**WHAT IS NEEDED**
The records below must be repeated exactly, but without their pictures.

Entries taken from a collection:
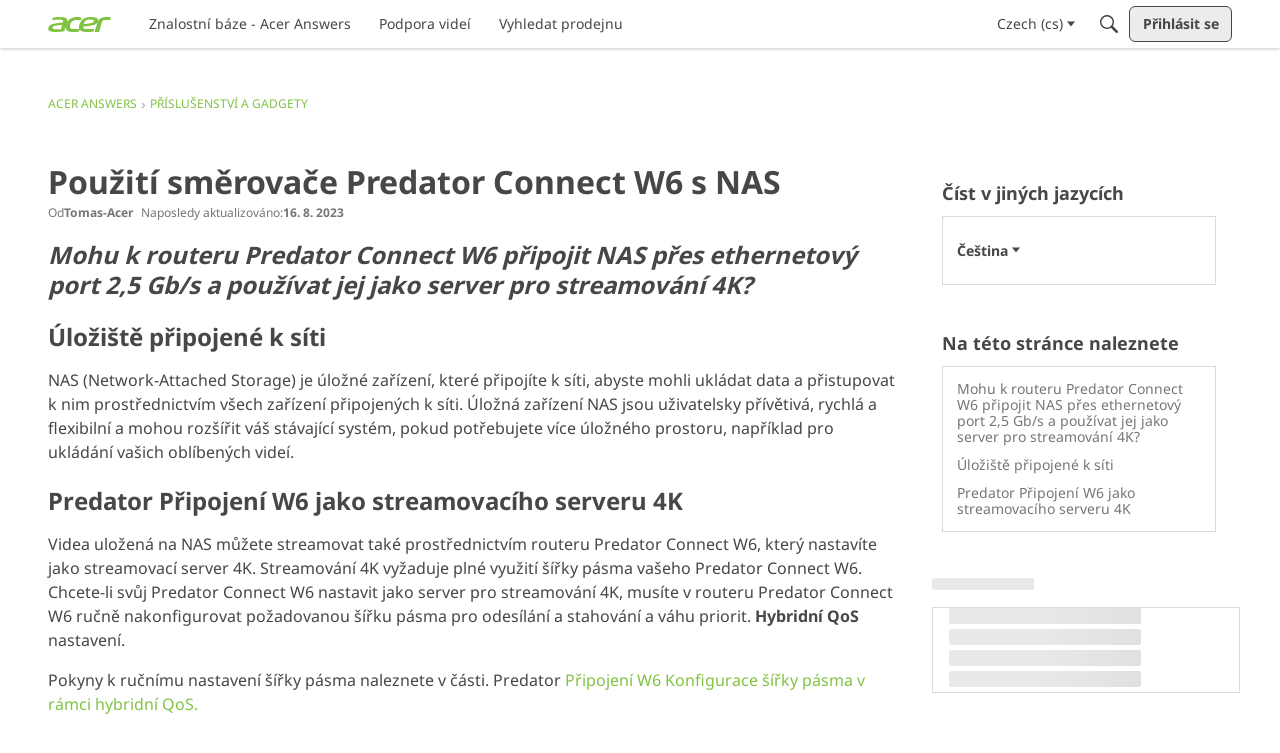

--- FILE ---
content_type: application/x-javascript
request_url: https://community.acer.com/dist/v2/layouts/chunks/addons/knowledge/Categories.context.Dfy4gY6n.min.js
body_size: 196
content:
import{f as n,af as C,dL as l}from"../../../entries/layouts.BkZoasaZ.min.js";import{q as r,R as c,A as d,p as m}from"../../../vendor/vendor/react-core.BgLhaSja.min.js";const o="/knowledge-categories",w={getCategory:async function({categoryID:t,...e}){return(await n.get(`${o}/${t}`,{params:e})).data},postCategory:async function(t){return(await n.post(o,t)).data},patchCategory:async function({knowledgeCategoryID:t,...e}){return(await n.patch(`${o}/${t}`,e)).data},deleteCategory:async function({knowledgeCategoryID:t}){await n.delete(`${o}/${t}`)}},f=c.createContext({api:w});function K(){return c.useContext(f)}function s(){return K().api}function x(t,e,a){const y=s(),g=d(),u={categoryID:t,expand:"all",locale:C(),...e},i=["getCategory",u],p=m({queryKey:i,queryFn:async()=>await y.getCategory(u),keepPreviousData:!0,initialData:a});return{query:l(p),invalidate:async function(){await g.invalidateQueries({queryKey:i})}}}function $(){const t=s();return r({mutationKey:["postCategory"],mutationFn:async a=>await t.postCategory(a)}).mutateAsync}function h(){const t=s();return r({mutationKey:["patchCategory"],mutationFn:async a=>await t.patchCategory(a)}).mutateAsync}function E(){const t=s();return r({mutationKey:["deleteCategory"],mutationFn:async a=>await t.deleteCategory(a)}).mutateAsync}export{x as a,h as b,E as c,$ as u};


--- FILE ---
content_type: application/x-javascript
request_url: https://community.acer.com/dist/v2/layouts/chunks/addons/knowledge/ArticleMeta.B5BB1ycm.min.js
body_size: -52
content:
import{j as e,R as d}from"../../../vendor/vendor/react-core.BgLhaSja.min.js";import{ad as a,a4 as t,a8 as m,ag as x,ae as j}from"../../../entries/layouts.BkZoasaZ.min.js";function l(i){const{dateUpdated:s,updateUser:r,permaLink:n,featured:c}=i;return e.jsxs(d.Fragment,{children:[!!r&&e.jsx(a,{children:e.jsx(t,{source:"By <0/>",c0:e.jsx(m,{asMeta:!0,userFragment:r})})}),!!s&&e.jsx(a,{children:e.jsx(t,{source:"Last Updated: <0/>",c0:e.jsx(x,{to:n,asMeta:!0,children:e.jsx(j,{timestamp:s})})})}),c?e.jsx(a,{children:e.jsx(t,{source:"Featured Article"})}):e.jsx(e.Fragment,{})]})}export{l as A};


--- FILE ---
content_type: application/x-javascript
request_url: https://community.acer.com/dist/v2/layouts/entries/addons/vanillaanalytics/common.DNi6nG53.min.js
body_size: -6
content:
import{j as s}from"../../../vendor/vendor/react-core.BgLhaSja.min.js";import{bz as e,aC as n,bA as t,ag as i,t as o,I as c}from"../../layouts.BkZoasaZ.min.js";function l(){const r=e();n.registerLinks({key:"DrilldownUserButton",component:function({userID:a}){return s.jsx(t,{permission:"data.view",children:s.jsx("div",{className:r.row,children:s.jsxs(i,{className:r.headerLink,to:`/analytics/v2/dashboards/drilldown/user?userID=${a}`,target:"_blank",children:[o("Check Analytics Data"),s.jsx(c,{icon:"meta-external-compact"})]})})})}})}l();export{l as registerAnalyticsButtonInUserCard};


--- FILE ---
content_type: application/x-javascript
request_url: https://community.acer.com/dist/v2/layouts/entries/addons/subcommunities/layouts.d_uCDLbs.min.js
body_size: -130
content:
const __vite__mapDeps=(i,m=__vite__mapDeps,d=(m.f||(m.f=["../../../chunks/addons/openapi-embed/layouts._xHqySZ2.css","../../../chunks/addons/openapi-embed/QuickLinks.D9zewSGL.css"])))=>i.map(i=>d[i]);
import{n as e,_ as i}from"../../layouts.BkZoasaZ.min.js";e({SubcommunitiesWidget:()=>i(()=>import("../../../chunks/addons/subcommunities/SubcommunitiesWidget.DpqP1BFv.min.js"),__vite__mapDeps([0,1]),import.meta.url)});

**ANSWER TO THE PROBLEM**
--- FILE ---
content_type: application/x-javascript
request_url: https://community.acer.com/dist/v2/layouts/chunks/addons/knowledge/Categories.context.Dfy4gY6n.min.js
body_size: 196
content:
import{f as n,af as C,dL as l}from"../../../entries/layouts.BkZoasaZ.min.js";import{q as r,R as c,A as d,p as m}from"../../../vendor/vendor/react-core.BgLhaSja.min.js";const o="/knowledge-categories",w={getCategory:async function({categoryID:t,...e}){return(await n.get(`${o}/${t}`,{params:e})).data},postCategory:async function(t){return(await n.post(o,t)).data},patchCategory:async function({knowledgeCategoryID:t,...e}){return(await n.patch(`${o}/${t}`,e)).data},deleteCategory:async function({knowledgeCategoryID:t}){await n.delete(`${o}/${t}`)}},f=c.createContext({api:w});function K(){return c.useContext(f)}function s(){return K().api}function x(t,e,a){const y=s(),g=d(),u={categoryID:t,expand:"all",locale:C(),...e},i=["getCategory",u],p=m({queryKey:i,queryFn:async()=>await y.getCategory(u),keepPreviousData:!0,initialData:a});return{query:l(p),invalidate:async function(){await g.invalidateQueries({queryKey:i})}}}function $(){const t=s();return r({mutationKey:["postCategory"],mutationFn:async a=>await t.postCategory(a)}).mutateAsync}function h(){const t=s();return r({mutationKey:["patchCategory"],mutationFn:async a=>await t.patchCategory(a)}).mutateAsync}function E(){const t=s();return r({mutationKey:["deleteCategory"],mutationFn:async a=>await t.deleteCategory(a)}).mutateAsync}export{x as a,h as b,E as c,$ as u};


--- FILE ---
content_type: application/x-javascript
request_url: https://community.acer.com/dist/v2/layouts/chunks/addons/knowledge/ArticleMeta.B5BB1ycm.min.js
body_size: -52
content:
import{j as e,R as d}from"../../../vendor/vendor/react-core.BgLhaSja.min.js";import{ad as a,a4 as t,a8 as m,ag as x,ae as j}from"../../../entries/layouts.BkZoasaZ.min.js";function l(i){const{dateUpdated:s,updateUser:r,permaLink:n,featured:c}=i;return e.jsxs(d.Fragment,{children:[!!r&&e.jsx(a,{children:e.jsx(t,{source:"By <0/>",c0:e.jsx(m,{asMeta:!0,userFragment:r})})}),!!s&&e.jsx(a,{children:e.jsx(t,{source:"Last Updated: <0/>",c0:e.jsx(x,{to:n,asMeta:!0,children:e.jsx(j,{timestamp:s})})})}),c?e.jsx(a,{children:e.jsx(t,{source:"Featured Article"})}):e.jsx(e.Fragment,{})]})}export{l as A};


--- FILE ---
content_type: application/x-javascript
request_url: https://community.acer.com/dist/v2/layouts/entries/addons/vanillaanalytics/common.DNi6nG53.min.js
body_size: -6
content:
import{j as s}from"../../../vendor/vendor/react-core.BgLhaSja.min.js";import{bz as e,aC as n,bA as t,ag as i,t as o,I as c}from"../../layouts.BkZoasaZ.min.js";function l(){const r=e();n.registerLinks({key:"DrilldownUserButton",component:function({userID:a}){return s.jsx(t,{permission:"data.view",children:s.jsx("div",{className:r.row,children:s.jsxs(i,{className:r.headerLink,to:`/analytics/v2/dashboards/drilldown/user?userID=${a}`,target:"_blank",children:[o("Check Analytics Data"),s.jsx(c,{icon:"meta-external-compact"})]})})})}})}l();export{l as registerAnalyticsButtonInUserCard};


--- FILE ---
content_type: application/x-javascript
request_url: https://community.acer.com/dist/v2/layouts/entries/addons/subcommunities/layouts.d_uCDLbs.min.js
body_size: -130
content:
const __vite__mapDeps=(i,m=__vite__mapDeps,d=(m.f||(m.f=["../../../chunks/addons/openapi-embed/layouts._xHqySZ2.css","../../../chunks/addons/openapi-embed/QuickLinks.D9zewSGL.css"])))=>i.map(i=>d[i]);
import{n as e,_ as i}from"../../layouts.BkZoasaZ.min.js";e({SubcommunitiesWidget:()=>i(()=>import("../../../chunks/addons/subcommunities/SubcommunitiesWidget.DpqP1BFv.min.js"),__vite__mapDeps([0,1]),import.meta.url)});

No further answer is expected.